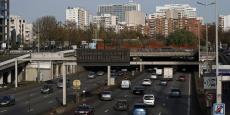 Ce sont des véhicules qui ont été gravement endommagés à la suite d'un accident de la route et qui, dans l'attente de travaux, étaient interdits à la circulation, précise au Parisien la sécurité routière.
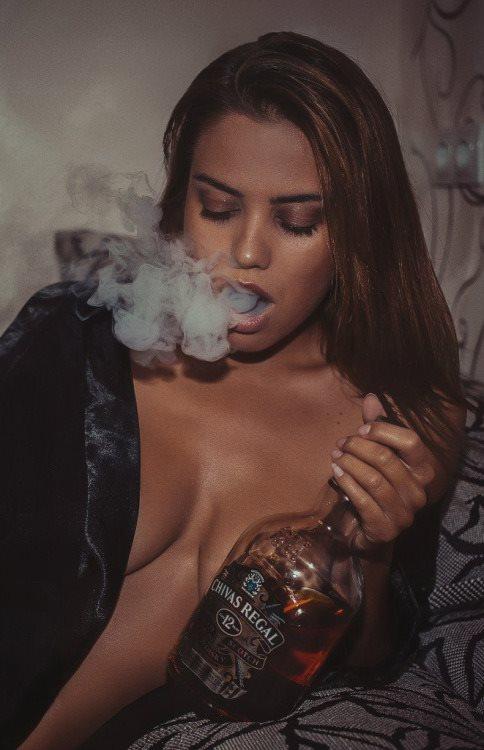 starting cigars hot women ladies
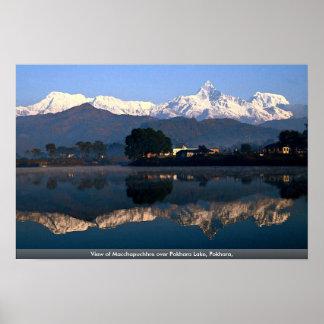 Pokhara湖上のMacchapuchhre、Pokharaの眺め、 ポスター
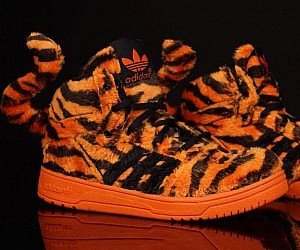 Tiger Tail Sneakers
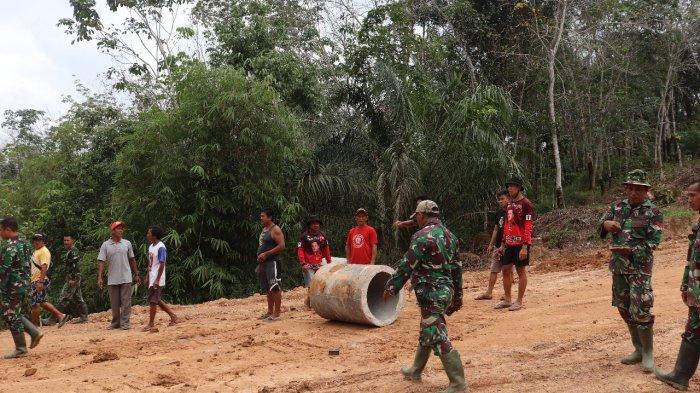Satgas TMMD Bersama Warga Mulai Pasang Gorong-Gorong di Titik Kedua Jalan Jonti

## Task description
Transcribe the entries word for word, without their pictures.

## Problem solution
 Ce sont des véhicules qui ont été gravement endommagés à la suite d'un accident de la route et qui, dans l'attente de travaux, étaient interdits à la circulation, précise au Parisien la sécurité routière.
 starting cigars hot women ladies
 Pokhara湖上のMacchapuchhre、Pokharaの眺め、 ポスター
 Tiger Tail Sneakers
Satgas TMMD Bersama Warga Mulai Pasang Gorong-Gorong di Titik Kedua Jalan Jonti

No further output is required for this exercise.